*Given exercise*. Recast the material as a JSON list of strings, one per line, starting at the line containing "In your view, does" and ending at the end of the material, with blank lines and pictures left out.

Part of a data file
## Begin

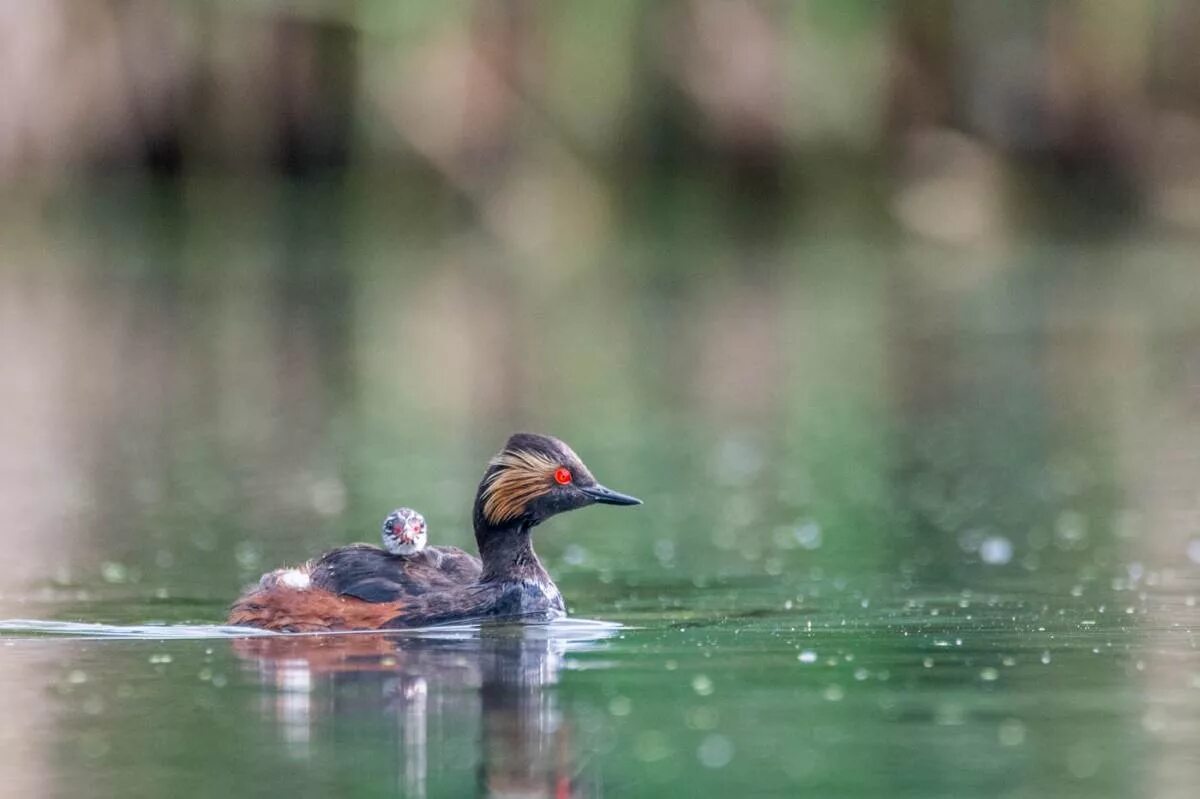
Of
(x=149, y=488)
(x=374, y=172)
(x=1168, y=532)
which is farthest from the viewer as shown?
(x=374, y=172)

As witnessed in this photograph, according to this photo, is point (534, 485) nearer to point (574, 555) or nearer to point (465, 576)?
point (465, 576)

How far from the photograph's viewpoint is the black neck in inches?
403

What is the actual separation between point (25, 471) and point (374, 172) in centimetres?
2142

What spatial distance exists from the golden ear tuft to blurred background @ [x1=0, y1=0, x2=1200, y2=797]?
500 mm

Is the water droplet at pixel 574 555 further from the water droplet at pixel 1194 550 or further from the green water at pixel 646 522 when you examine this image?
the water droplet at pixel 1194 550

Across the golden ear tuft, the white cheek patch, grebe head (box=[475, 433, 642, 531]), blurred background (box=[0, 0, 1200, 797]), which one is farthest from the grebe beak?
the white cheek patch

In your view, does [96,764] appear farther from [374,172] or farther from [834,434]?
[374,172]

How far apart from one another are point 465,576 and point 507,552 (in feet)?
0.64

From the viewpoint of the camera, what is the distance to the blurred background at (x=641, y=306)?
446 inches

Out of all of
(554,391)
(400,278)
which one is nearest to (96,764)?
(554,391)

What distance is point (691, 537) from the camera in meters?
12.5

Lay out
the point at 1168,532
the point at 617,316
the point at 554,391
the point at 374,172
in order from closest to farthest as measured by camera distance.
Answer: the point at 1168,532 < the point at 554,391 < the point at 617,316 < the point at 374,172

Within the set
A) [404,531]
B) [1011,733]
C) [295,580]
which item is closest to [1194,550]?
[404,531]

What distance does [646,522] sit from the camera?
13.1 m
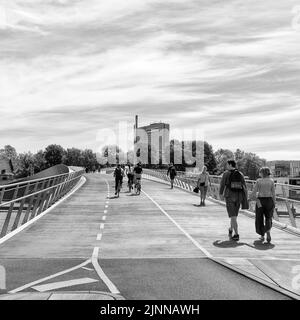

## End

*Exercise response*.
[
  "In your view, does [96,764] appear farther from [374,172] or farther from [834,434]?",
  "[374,172]",
  "How far apart from one another are point 465,576 and point 507,552 (in feet)?",
  "0.64",
  "From the viewpoint of the camera, what is the distance to the blurred background at (x=641, y=306)?",
  "446 inches",
  "Out of all of",
  "(554,391)",
  "(400,278)",
  "which one is nearest to (96,764)?",
  "(554,391)",
  "What distance is point (691, 537) from the camera in meters?",
  "12.5",
  "Lay out",
  "the point at 1168,532",
  "the point at 617,316",
  "the point at 554,391",
  "the point at 374,172",
  "in order from closest to farthest as measured by camera distance.",
  "Answer: the point at 1168,532 < the point at 554,391 < the point at 617,316 < the point at 374,172",
  "Within the set",
  "A) [404,531]",
  "B) [1011,733]",
  "C) [295,580]",
  "which item is closest to [1194,550]?",
  "[404,531]",
  "What distance does [646,522] sit from the camera?",
  "13.1 m"
]